A Anvisa (Agência Nacional de Vigilância Sanitária) proibiu a venda de suplementos alimentares que contenham ora-pro-nobis, uma planta não autorizada como ingrediente. A resolução foi publicada no Diário Oficial da União no dia três de abril e já está em vigor. A decisão ocorreu após a constatação de que a planta, cujo nome científico é Pereskia aculeata, não passou pela avaliação necessária de segurança e eficácia.
Apesar da proibição, grandes redes de farmácias continuam a vender cápsulas de ora-pro-nobis. Uma pesquisa realizada pela CNN no dia quatro de abril revelou que pelo menos cinco redes ainda disponibilizavam o produto em seus sites, incluindo Drogaria São Paulo, Drogarias Pacheco, Pague Menos, Panvel e Extrafarma. Algumas dessas farmácias afirmam que a planta é comercializada em outras formas, como cremes.
A Anvisa informou que a fiscalização da venda de suplementos é realizada pelas vigilâncias sanitárias locais. O Grupo DPSP, que opera as drogarias São Paulo e Pacheco, declarou que não comercializa suplementos à base de ora-pro-nobis e que está tomando medidas para suspender a operação de um fornecedor que estava vendendo o produto em canais digitais.
A Anvisa esclareceu que a proibição não afeta o consumo da planta in natura, que é tradicionalmente utilizada na alimentação, especialmente em Goiás e Minas Gerais. A agência ressaltou que os suplementos alimentares não são medicamentos e não podem alegar efeitos terapêuticos.
A Anvisa (Agência Nacional de Vigilância Sanitária) proibiu a venda de suplementos alimentares que contenham ora-pro-nobis, uma planta não autorizada como ingrediente. A resolução foi publicada no Diário Oficial da União no dia três de abril e já está em vigor. A decisão foi tomada após a constatação de que a planta, cujo nome científico é Pereskia aculeata, não passou pela avaliação necessária de segurança e eficácia.

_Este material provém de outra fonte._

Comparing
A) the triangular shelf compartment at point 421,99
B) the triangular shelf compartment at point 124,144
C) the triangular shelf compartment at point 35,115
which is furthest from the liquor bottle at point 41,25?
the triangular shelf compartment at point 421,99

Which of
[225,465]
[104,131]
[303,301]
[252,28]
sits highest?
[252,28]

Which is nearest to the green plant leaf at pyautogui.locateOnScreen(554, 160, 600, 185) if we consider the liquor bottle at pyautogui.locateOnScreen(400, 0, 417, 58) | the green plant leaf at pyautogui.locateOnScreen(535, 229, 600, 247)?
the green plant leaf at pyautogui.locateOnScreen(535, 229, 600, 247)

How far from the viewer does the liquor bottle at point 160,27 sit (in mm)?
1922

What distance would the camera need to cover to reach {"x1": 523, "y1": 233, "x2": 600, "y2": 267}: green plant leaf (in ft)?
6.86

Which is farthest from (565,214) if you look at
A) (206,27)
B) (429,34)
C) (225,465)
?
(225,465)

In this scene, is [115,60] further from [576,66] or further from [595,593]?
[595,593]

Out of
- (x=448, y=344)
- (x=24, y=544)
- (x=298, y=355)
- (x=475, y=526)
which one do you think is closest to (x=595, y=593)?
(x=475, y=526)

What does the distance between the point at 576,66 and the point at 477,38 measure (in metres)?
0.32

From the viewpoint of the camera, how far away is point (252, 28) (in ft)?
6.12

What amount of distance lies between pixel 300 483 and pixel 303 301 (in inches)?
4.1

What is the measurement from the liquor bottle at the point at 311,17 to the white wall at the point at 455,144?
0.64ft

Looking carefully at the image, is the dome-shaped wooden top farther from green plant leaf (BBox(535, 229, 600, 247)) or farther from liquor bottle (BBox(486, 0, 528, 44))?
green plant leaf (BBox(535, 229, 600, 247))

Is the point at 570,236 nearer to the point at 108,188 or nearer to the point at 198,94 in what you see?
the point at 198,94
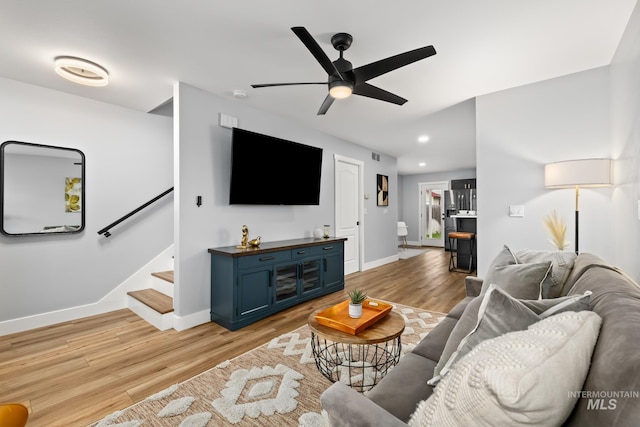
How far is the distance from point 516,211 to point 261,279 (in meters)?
2.88

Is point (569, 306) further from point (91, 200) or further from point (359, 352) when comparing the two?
point (91, 200)

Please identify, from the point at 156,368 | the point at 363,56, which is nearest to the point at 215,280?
the point at 156,368

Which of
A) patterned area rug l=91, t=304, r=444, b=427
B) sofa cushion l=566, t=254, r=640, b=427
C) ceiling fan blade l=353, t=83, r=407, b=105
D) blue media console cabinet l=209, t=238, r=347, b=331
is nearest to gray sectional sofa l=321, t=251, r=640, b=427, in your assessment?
sofa cushion l=566, t=254, r=640, b=427

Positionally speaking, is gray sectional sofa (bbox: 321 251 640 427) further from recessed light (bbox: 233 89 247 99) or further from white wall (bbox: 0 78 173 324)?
white wall (bbox: 0 78 173 324)

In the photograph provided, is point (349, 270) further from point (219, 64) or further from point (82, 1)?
point (82, 1)

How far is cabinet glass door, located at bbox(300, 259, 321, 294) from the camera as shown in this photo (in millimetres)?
3701

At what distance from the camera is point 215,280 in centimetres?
316

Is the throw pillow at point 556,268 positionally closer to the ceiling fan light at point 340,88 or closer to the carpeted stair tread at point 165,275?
the ceiling fan light at point 340,88

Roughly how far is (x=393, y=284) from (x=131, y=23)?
4435 millimetres

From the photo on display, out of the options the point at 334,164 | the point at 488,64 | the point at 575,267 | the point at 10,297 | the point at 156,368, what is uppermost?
the point at 488,64

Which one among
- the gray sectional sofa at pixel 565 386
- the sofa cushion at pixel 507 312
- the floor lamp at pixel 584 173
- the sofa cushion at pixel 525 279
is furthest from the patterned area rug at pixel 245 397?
the floor lamp at pixel 584 173

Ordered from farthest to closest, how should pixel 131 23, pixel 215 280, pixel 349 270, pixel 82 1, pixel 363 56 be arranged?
pixel 349 270 → pixel 215 280 → pixel 363 56 → pixel 131 23 → pixel 82 1

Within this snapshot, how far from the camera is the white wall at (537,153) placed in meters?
2.72

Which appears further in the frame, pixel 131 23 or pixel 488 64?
pixel 488 64
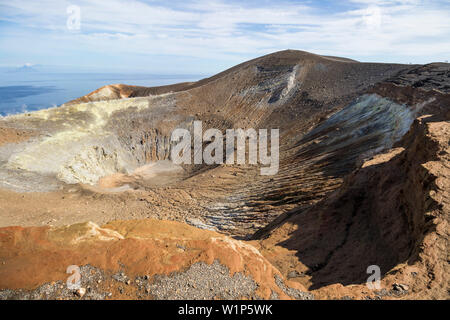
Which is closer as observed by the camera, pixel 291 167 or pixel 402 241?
pixel 402 241

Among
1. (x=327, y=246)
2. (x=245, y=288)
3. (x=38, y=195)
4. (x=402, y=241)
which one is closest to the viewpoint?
(x=245, y=288)

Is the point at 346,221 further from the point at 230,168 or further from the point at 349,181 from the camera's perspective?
the point at 230,168

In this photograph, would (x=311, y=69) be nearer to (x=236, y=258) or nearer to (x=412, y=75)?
(x=412, y=75)

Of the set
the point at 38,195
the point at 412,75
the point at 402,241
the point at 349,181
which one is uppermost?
the point at 412,75

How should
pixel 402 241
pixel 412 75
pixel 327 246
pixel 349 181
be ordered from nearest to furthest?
pixel 402 241, pixel 327 246, pixel 349 181, pixel 412 75

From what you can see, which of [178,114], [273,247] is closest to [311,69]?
[178,114]

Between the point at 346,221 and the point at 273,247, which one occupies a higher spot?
the point at 346,221

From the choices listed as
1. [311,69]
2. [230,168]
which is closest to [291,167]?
[230,168]
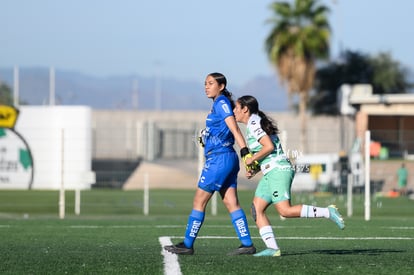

Apesar da proibição, grandes redes de farmácias continuam a vender cápsulas de ora-pro-nobis. Uma pesquisa realizada pela CNN no dia quatro de abril revelou que pelo menos cinco redes ainda disponibilizavam o produto em seus sites. As farmácias identificadas foram Drogaria São Paulo, Drogarias Pacheco, Pague Menos, Panvel e Extrafarma. Algumas dessas redes afirmam que a planta é comercializada em outras formas, como cremes.
A Anvisa informou que a fiscalização da venda de suplementos é realizada pelas vigilâncias sanitárias locais. O Grupo DPSP, que opera as drogarias São Paulo e Pacheco, declarou que não comercializa suplementos à base de ora-pro-nobis e que está tomando medidas para suspender a operação de um fornecedor que estava vendendo o produto em canais digitais.
A Anvisa esclareceu que a proibição não afeta o consumo da planta in natura, que é tradicionalmente utilizada na alimentação, especialmente em Goiás e Minas Gerais. A agência ressaltou que os suplementos alimentares não são medicamentos e não podem alegar efeitos terapêuticos.